Pain is very difficult to judge from the outside. This is why doctors usually ask their patients to grade their pain on a scale from 0 (no pain) to 10 (unbearable pain). How much you suffer from pain also depends on your general mood – in a good mood, you can cope better.

Acute pain e.g. from an injury, has to be treated differently than chronic pain. In my opinion, doctors who know how to treat chronic pain, and all the problems that come along with it, are very rare here in Germany. Treating my back pain was like patchwork for years – six sessions of physical therapy and thoughts about surgery from my orthopedist here, tilidine tablets from my primary care physician there, but nothing consistent. Somehow I found out that there are doctors who specialise in pain management, and my orthopedist gave me a phone number. When I called, I was told that this hospital doesn’t offer pain management on an outpatient basis any longer. But they told me of two hospitals that still do. So I contacted the one clinic nearest to me (about 28 km).
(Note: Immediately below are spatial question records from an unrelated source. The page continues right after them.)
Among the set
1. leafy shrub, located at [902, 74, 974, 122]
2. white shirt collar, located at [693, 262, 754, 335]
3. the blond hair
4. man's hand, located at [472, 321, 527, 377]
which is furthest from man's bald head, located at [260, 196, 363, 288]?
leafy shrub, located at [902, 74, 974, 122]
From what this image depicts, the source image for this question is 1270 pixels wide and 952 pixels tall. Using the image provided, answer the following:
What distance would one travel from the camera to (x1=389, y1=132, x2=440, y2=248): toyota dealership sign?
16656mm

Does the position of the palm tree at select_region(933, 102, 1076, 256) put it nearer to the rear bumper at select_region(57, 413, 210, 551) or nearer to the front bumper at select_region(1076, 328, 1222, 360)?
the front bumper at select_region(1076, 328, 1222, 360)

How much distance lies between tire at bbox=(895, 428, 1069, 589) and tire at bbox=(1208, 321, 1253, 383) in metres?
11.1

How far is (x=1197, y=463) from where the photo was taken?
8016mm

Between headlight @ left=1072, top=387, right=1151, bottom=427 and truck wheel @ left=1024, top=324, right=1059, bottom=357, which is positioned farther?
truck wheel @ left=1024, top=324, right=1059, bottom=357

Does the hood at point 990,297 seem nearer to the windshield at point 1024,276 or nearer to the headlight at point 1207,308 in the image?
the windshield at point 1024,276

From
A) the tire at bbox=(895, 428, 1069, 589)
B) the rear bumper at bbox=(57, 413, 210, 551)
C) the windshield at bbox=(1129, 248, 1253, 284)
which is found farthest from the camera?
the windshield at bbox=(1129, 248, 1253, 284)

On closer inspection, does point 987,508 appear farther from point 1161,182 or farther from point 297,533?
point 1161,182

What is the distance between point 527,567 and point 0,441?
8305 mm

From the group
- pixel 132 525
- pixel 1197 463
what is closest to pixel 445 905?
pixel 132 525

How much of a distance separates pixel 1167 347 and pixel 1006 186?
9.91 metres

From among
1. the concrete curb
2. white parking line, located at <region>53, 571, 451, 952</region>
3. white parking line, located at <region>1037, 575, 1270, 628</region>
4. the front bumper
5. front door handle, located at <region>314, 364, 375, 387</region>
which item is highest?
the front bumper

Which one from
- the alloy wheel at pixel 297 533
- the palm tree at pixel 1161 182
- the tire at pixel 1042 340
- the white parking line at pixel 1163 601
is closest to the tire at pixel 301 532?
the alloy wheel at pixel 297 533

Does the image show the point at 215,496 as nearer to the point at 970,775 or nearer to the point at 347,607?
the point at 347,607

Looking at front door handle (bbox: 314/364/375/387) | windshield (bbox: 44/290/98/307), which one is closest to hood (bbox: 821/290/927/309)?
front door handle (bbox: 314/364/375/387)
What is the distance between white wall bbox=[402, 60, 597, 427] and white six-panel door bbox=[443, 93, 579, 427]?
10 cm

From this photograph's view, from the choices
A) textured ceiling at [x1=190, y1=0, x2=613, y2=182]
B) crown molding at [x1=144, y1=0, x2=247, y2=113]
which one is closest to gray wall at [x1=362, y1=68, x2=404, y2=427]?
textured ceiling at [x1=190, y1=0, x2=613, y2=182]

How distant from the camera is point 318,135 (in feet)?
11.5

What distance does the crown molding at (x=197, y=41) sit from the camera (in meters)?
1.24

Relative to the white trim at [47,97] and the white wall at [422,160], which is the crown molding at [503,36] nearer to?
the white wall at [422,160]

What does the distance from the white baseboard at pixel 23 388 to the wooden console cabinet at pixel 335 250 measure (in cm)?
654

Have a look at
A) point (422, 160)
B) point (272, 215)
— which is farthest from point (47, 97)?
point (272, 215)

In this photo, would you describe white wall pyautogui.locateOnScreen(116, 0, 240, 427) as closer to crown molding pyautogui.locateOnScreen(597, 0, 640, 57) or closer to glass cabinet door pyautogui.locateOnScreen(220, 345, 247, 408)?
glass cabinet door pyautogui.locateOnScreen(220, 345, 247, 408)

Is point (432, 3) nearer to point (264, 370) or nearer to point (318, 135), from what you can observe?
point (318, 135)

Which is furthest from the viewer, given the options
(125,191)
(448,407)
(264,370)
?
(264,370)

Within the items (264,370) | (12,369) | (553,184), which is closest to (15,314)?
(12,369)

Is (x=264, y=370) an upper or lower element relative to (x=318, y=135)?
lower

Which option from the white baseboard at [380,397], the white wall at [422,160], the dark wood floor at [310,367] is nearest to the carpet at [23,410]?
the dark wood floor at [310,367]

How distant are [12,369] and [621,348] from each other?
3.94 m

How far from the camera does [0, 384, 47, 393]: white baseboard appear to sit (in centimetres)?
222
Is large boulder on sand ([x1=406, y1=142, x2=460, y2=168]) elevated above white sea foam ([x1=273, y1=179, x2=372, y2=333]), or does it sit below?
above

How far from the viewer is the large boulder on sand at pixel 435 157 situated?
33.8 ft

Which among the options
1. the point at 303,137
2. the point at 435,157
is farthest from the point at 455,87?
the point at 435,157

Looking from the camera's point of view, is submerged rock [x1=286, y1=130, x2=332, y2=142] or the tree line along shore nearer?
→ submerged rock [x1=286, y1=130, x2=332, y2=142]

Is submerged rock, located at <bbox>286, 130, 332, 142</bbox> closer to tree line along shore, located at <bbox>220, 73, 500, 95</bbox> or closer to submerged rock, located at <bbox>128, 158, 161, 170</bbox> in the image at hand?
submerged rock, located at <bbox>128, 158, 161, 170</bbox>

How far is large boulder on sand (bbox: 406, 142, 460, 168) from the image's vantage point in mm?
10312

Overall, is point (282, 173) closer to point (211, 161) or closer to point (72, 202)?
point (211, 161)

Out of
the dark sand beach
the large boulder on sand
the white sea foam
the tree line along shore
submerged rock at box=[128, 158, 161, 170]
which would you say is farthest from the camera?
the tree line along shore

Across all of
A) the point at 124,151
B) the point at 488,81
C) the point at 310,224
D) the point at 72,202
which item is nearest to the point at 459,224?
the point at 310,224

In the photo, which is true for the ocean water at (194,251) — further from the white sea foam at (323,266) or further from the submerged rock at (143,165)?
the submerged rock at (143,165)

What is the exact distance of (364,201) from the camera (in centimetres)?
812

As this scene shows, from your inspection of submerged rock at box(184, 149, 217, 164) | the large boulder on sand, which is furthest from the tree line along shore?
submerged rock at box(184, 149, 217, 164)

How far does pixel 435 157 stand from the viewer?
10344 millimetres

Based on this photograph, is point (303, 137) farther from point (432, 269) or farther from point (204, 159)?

Before I got an appointment with one of the doctors, I had to fill in a pain questionnaire and add medical records. The receptionist called me a few days later to schedule an appointment, which of course was two months later.

I felt at ease there from the beginning. The staff is friendly, and the patients are not just given pills, they are offered talk therapy with a specialised psychologist also. My soul, alredy burdened with depression, anxiety and Borderline was also seen, not just my aching back. We tried to find a solution until I, the patient, said, “This is it!” At the beginning of the therapy and during changing meds, I went there every few weeks. When everything is alright, I have an appointment every three months. Prescriptions for long-term medication are sent via mail, and they really try to squeeze you in when it is an emergency. One of the two doctors is availible every day until midday. Sadly, as my treating physician confirmed, there are less of these pain management centres. A big part of pain therapy is talking to the patients, and the health insurance does not pay for that.

I am very grateful I found this kind of assistence. I now spend less energy on dealing with my pain, this makes life so much easier. During my last inpatient stay on the psychiatric ward, pain medication was of subject of discussion, but a change didn’t feel right at this time. But it will be adressed on my next appointment, which will be at the end of the month.